■ **What to produce**
As the answer, give exactly the lines of the records below from the one with "Škoda Fabia 1.0 TSI 95pk Selection" through the one with "Volkswagen Polo Vivo", ends included and pictures left out.

Records drawn from a dataset:
────────────────────────────────────────
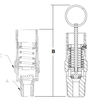 Relief Valves, Rego, Stainless Steel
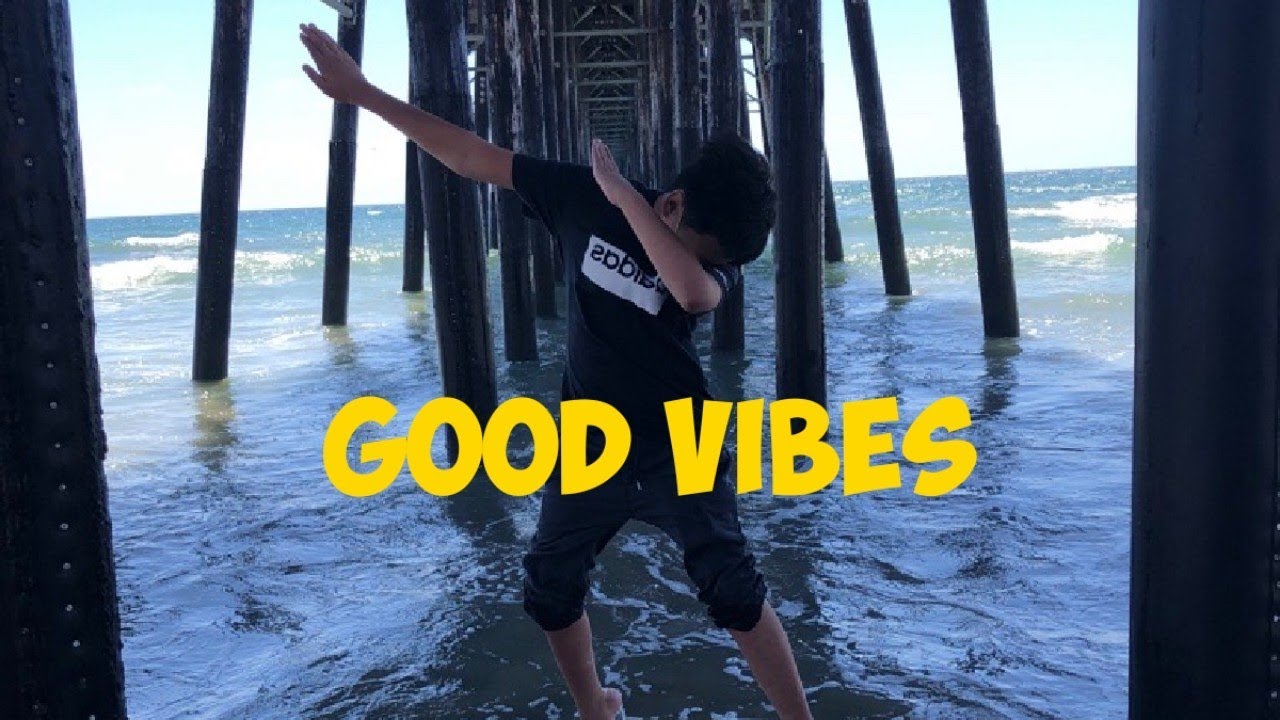 Connor- ~Good vibes~ (official music video) - YouTube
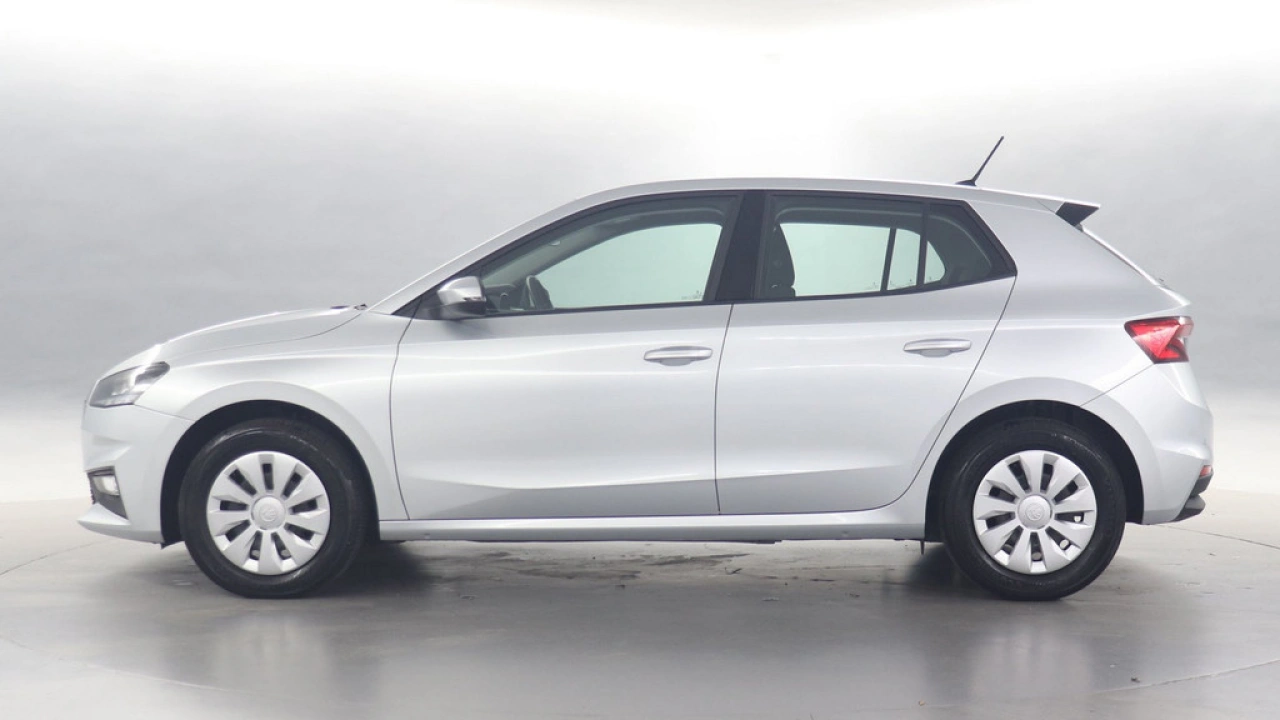Škoda Fabia 1.0 TSI 95pk Selection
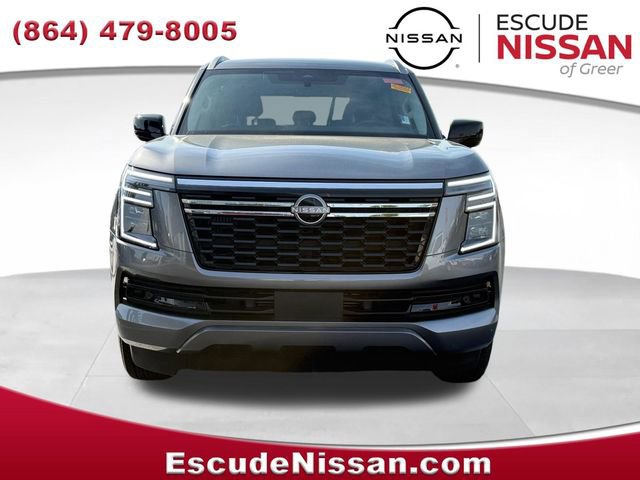 Used 2025 Nissan Armada SV image 8
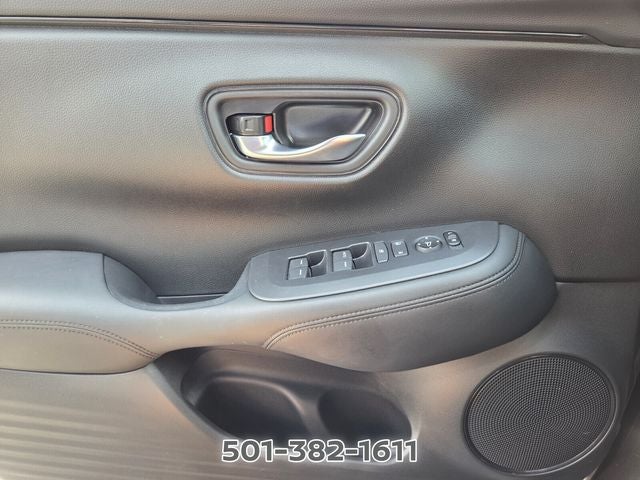 2025 Honda HR-V LX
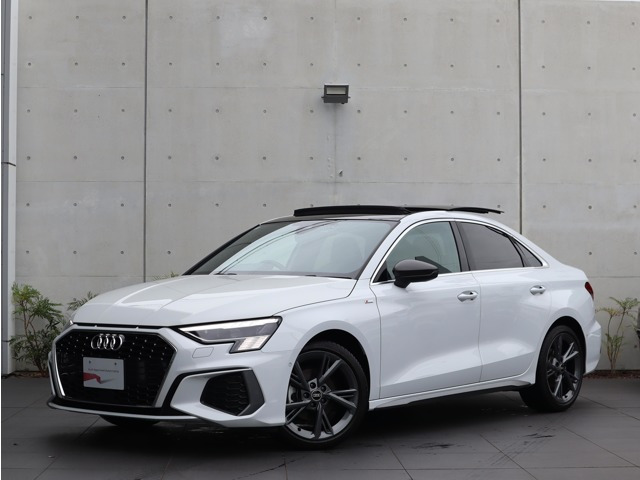 A3セダン30 TFSI Sライン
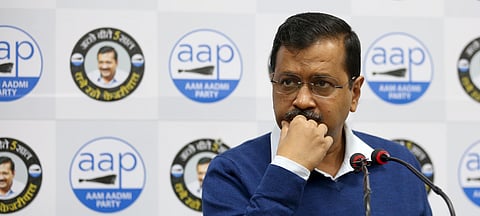 Delhi Chief Minister and AAP chief Arvind Kejriwal (Photo | Shekhar Yadav, EPS)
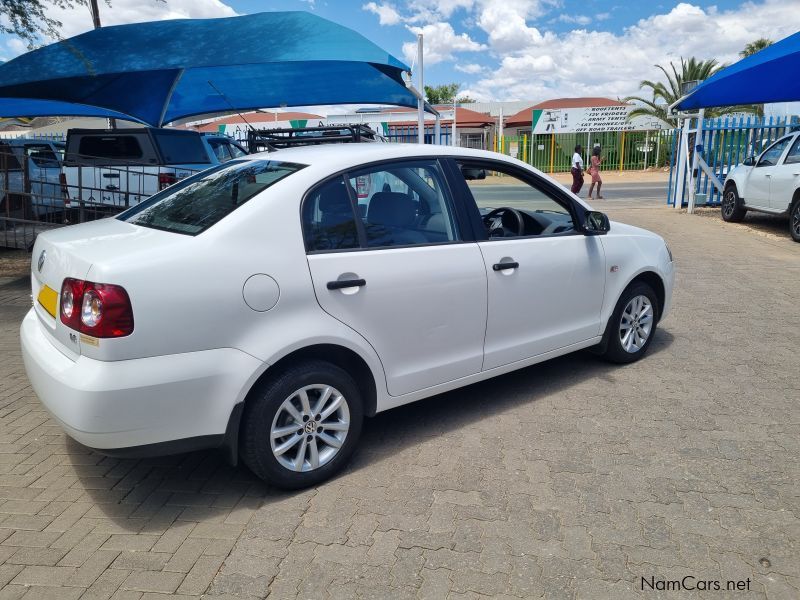 Volkswagen Polo Vivo 1.6i Trendline Sedan in Namibia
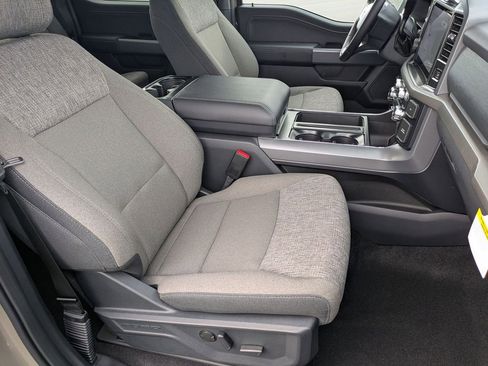 New 2025 Ford F150 XLT w/ Equipment Group 302A MID image 20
────────────────────────────────────────
■ **Written solution**
Škoda Fabia 1.0 TSI 95pk Selection
 Used 2025 Nissan Armada SV image 8
 2025 Honda HR-V LX
 A3セダン30 TFSI Sライン
 Delhi Chief Minister and AAP chief Arvind Kejriwal (Photo | Shekhar Yadav, EPS)
 Volkswagen Polo Vivo 1.6i Trendline Sedan in Namibia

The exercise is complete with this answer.